Reproduce the items below with every instance of "camera" swapped for "lens", leaving everything else as it is.

####

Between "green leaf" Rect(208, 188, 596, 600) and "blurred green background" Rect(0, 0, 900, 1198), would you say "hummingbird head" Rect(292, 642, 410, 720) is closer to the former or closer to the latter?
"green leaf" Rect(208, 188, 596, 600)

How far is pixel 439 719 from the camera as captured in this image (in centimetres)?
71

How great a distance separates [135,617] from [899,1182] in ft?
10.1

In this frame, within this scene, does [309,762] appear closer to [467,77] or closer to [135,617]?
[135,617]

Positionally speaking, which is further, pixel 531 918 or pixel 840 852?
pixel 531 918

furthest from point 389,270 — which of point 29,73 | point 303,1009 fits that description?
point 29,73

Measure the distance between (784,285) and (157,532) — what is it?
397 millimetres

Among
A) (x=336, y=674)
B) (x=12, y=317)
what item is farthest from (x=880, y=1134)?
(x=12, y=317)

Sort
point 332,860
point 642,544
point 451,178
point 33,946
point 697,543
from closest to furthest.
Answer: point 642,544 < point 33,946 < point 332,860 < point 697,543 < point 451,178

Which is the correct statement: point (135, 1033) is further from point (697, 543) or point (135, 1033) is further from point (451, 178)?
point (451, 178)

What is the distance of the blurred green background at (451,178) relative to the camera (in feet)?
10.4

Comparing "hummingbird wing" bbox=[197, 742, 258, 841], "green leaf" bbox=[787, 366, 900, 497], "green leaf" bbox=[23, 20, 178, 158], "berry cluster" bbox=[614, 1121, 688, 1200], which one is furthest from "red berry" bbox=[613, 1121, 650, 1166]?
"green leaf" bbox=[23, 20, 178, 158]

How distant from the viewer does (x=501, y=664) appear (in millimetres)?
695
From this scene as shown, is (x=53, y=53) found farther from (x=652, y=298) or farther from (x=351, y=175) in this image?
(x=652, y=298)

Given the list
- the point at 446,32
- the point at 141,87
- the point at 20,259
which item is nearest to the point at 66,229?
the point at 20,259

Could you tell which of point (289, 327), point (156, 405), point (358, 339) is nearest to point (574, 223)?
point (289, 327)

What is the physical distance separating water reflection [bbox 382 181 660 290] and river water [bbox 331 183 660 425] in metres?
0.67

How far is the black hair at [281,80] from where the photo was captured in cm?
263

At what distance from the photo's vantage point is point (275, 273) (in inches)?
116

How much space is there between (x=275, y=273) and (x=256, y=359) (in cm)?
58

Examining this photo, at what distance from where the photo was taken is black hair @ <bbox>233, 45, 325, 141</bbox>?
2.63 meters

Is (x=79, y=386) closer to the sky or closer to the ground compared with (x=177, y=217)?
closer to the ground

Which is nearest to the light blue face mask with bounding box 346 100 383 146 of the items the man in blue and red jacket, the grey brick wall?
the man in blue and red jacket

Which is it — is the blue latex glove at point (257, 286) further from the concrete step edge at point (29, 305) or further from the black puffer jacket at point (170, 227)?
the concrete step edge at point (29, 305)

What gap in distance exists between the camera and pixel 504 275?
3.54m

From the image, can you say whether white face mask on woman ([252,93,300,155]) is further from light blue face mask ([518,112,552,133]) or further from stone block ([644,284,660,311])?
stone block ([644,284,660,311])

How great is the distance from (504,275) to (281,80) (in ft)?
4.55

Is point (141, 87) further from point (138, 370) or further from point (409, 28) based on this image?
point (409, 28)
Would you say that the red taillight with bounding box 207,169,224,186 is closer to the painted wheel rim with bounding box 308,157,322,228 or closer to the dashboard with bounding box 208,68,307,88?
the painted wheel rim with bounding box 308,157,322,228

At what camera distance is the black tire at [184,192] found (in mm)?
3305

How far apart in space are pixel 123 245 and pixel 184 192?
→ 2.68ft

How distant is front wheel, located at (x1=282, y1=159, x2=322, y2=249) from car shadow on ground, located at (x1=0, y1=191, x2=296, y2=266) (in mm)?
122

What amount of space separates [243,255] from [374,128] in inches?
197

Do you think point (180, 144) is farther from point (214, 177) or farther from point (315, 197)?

####

## Result
Between "green leaf" Rect(208, 188, 596, 600) and "blurred green background" Rect(0, 0, 900, 1198), would you say "hummingbird head" Rect(292, 642, 410, 720) is closer to the former or closer to the latter?
"green leaf" Rect(208, 188, 596, 600)

How far is pixel 439 719 from the lens as captured in this image (in centimetres)?
71

How great a distance separates [135,617] from [899,1182] in ft?
10.1

In this frame, within this scene, does [309,762] appear closer to [467,77] or closer to [135,617]?
[135,617]

Positionally speaking, which is further, pixel 531 918 or pixel 840 852?
pixel 531 918

furthest from point 389,270 — which of point 29,73 | point 303,1009 fits that description?
point 29,73

Measure the distance between (784,285) and (157,532) — what is it?
397 millimetres

Among
A) (x=336, y=674)
B) (x=12, y=317)
what item is farthest from (x=880, y=1134)?
(x=12, y=317)

Sort
point 332,860
point 642,544
point 451,178
point 33,946
point 697,543
from closest to furthest.
Answer: point 642,544 < point 33,946 < point 332,860 < point 697,543 < point 451,178

Which is the correct statement: point (135, 1033) is further from point (697, 543) or point (135, 1033) is further from point (451, 178)?
point (451, 178)

What is the distance of the blurred green background at (451,178) relative to the lens (in feet)?
10.4

Comparing "hummingbird wing" bbox=[197, 742, 258, 841], "green leaf" bbox=[787, 366, 900, 497], "green leaf" bbox=[23, 20, 178, 158], "berry cluster" bbox=[614, 1121, 688, 1200], which one is furthest from "red berry" bbox=[613, 1121, 650, 1166]?
"green leaf" bbox=[23, 20, 178, 158]

How distant from the viewer does (x=501, y=664) appear (in millimetres)?
695
From this scene as shown, is (x=53, y=53) found farther from (x=652, y=298) or farther from (x=351, y=175) in this image?
(x=652, y=298)

Given the list
- the point at 446,32
- the point at 141,87
- the point at 20,259
which item is nearest to the point at 66,229?
the point at 20,259

Could you tell which of point (289, 327), point (156, 405), point (358, 339) is nearest to point (574, 223)?
point (289, 327)

What is the physical distance separating water reflection [bbox 382 181 660 290] and river water [bbox 331 183 660 425] in metres?
0.67

How far is the black hair at [281,80] from where the photo was captured in cm?
263

At what distance from the photo's vantage point is point (275, 273) (in inches)?
116

How much space is there between (x=275, y=273) and (x=256, y=359) (in cm)?
58

Examining this photo, at what distance from where the photo was taken is black hair @ <bbox>233, 45, 325, 141</bbox>?
2.63 meters

Is (x=79, y=386) closer to the sky or closer to the ground compared with (x=177, y=217)?
closer to the ground

Which is nearest to the light blue face mask with bounding box 346 100 383 146 of the items the man in blue and red jacket, the grey brick wall?
the man in blue and red jacket

Which is it — is the blue latex glove at point (257, 286) further from the concrete step edge at point (29, 305) or further from the black puffer jacket at point (170, 227)?
the concrete step edge at point (29, 305)

What gap in distance exists between the lens and pixel 504 275?
3.54m

From the image, can you say whether white face mask on woman ([252,93,300,155]) is further from light blue face mask ([518,112,552,133]) or further from stone block ([644,284,660,311])?
stone block ([644,284,660,311])

How great is the distance from (504,275) to (281,80) (in ft)?
4.55

Is point (141, 87) further from point (138, 370) or further from point (409, 28) based on this image?
point (409, 28)
Would you say that the red taillight with bounding box 207,169,224,186 is closer to the painted wheel rim with bounding box 308,157,322,228 or closer to the dashboard with bounding box 208,68,307,88?
the painted wheel rim with bounding box 308,157,322,228

At what lens distance is the black tire at [184,192] found (in mm)?
3305

How far apart in space are pixel 123 245 and pixel 184 192?
→ 2.68ft

How distant is front wheel, located at (x1=282, y1=159, x2=322, y2=249) from car shadow on ground, located at (x1=0, y1=191, x2=296, y2=266) (in mm)?
122

What amount of space separates [243,255] from [374,128] in inches?
197

Do you think point (180, 144) is farther from point (214, 177) or farther from point (315, 197)?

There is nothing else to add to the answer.